El viaje nos refiere la historia de supervivencia de dos hermanas judías que emprenden una huida hacia delante, hacia la misma boca del lobo, pues las dos muchachas se proponen, para escapar del gueto polaco de Zbaraz, irse a trabajar a Alemania con un permiso de trabajo falsificado, unos papeles que certifican su origen ario. Tranvías, estaciones y trenes, el medio de locomoción más popular de la época, serán gran parte de los escenarios de esta obligada peregrinación huyendo de la muerte. Los avatares que hallarán en el trayecto, cambiando constantemente de identidad para eludir ser capturadas, incluirán a agentes de la Gestapo, chantajistas y soplones, además de una terrible estancia en un campo de trabajo donde tendrán que fingirse agricultoras. En la convivencia cotidiana aflorarán la solidaridad e insolidaridad de las mujeres que comparten con ellas destino en el «Lander», las diversas estrategias para sobrevivir, las miserias morales a que se ve abocado el ser humano puesto en los extremos.

En una locomotora traqueteante que parte la quietud de la noche ―son abundantes los detalles perceptivos en un texto donde se llega a afirmar «lo sé, pero no lo recuerdo»―, con media herradura y una estrella fugaz, comienza la escapada de las hermanas. Con falsificaciones sobre las que tienen que construir una verdad que les permita salvarse. Nada es muy firme. Tampoco al evocarlo: así es la fragmentariedad de la memoria del horror, que enfoca los acontecimientos centrales y olvida las minucias. Sin embargo, la narración se empeña con insistencia en la afirmación de la veracidad de lo narrado, pese a esa comprensible ausencia de pormenores, hasta que el lector comprende que es así: la memoria solo guarda trazos gruesos de su trato con lo atroz. Acompañamos a los personajes caminando en la noche, durmiendo en bosques durante el día. Sentimos su hambre y padecemos sus pesadillas. Nos pesan sus piernas fatigadas. Resuena en nuestra mente su único objetivo: «Desde el primer día, la palabra huir».
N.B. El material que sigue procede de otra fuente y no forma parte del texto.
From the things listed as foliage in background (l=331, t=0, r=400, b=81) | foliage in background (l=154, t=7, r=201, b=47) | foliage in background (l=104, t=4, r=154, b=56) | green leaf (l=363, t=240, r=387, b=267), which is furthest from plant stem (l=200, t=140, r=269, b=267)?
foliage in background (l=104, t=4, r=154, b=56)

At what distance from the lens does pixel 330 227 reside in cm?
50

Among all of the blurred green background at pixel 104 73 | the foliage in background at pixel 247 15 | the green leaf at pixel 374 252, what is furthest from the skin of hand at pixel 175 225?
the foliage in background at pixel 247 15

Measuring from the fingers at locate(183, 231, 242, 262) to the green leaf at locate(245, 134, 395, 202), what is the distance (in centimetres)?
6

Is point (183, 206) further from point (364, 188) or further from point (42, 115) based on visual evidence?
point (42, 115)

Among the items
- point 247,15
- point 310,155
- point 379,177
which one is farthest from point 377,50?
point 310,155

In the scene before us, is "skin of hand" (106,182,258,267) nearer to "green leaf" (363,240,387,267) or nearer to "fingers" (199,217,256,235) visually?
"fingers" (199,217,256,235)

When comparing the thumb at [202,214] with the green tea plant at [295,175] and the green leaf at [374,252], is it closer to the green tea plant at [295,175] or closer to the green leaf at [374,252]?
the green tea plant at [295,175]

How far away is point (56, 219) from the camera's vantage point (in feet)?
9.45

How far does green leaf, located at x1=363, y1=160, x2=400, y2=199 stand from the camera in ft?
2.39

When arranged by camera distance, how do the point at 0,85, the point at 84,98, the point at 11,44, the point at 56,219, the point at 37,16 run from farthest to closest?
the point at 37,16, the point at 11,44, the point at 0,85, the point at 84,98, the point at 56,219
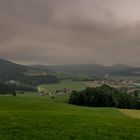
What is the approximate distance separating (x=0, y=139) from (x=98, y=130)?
980cm

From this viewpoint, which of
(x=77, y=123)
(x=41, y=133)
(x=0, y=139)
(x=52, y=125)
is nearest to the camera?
(x=0, y=139)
La travesía termina en un pueblo, cercano a la frontera con Francia, de verdes praderas y tejados rojos, al pie de unas suaves colinas. Un buen lugar para dejarse atrapar, agotadas de huir. Al evocarlo desde el futuro, treinta años después, la autora visita la comisaría a la que fueron conducidas, convertida en una escuela. Frente a ese atisbo de luz para la esperanza, habiendo olvidado también la capacidad de llorar, acaso consciente de haber perdido su juventud, todo el cansancio acumulado durante su larga fuga se abate súbitamente sobre ella.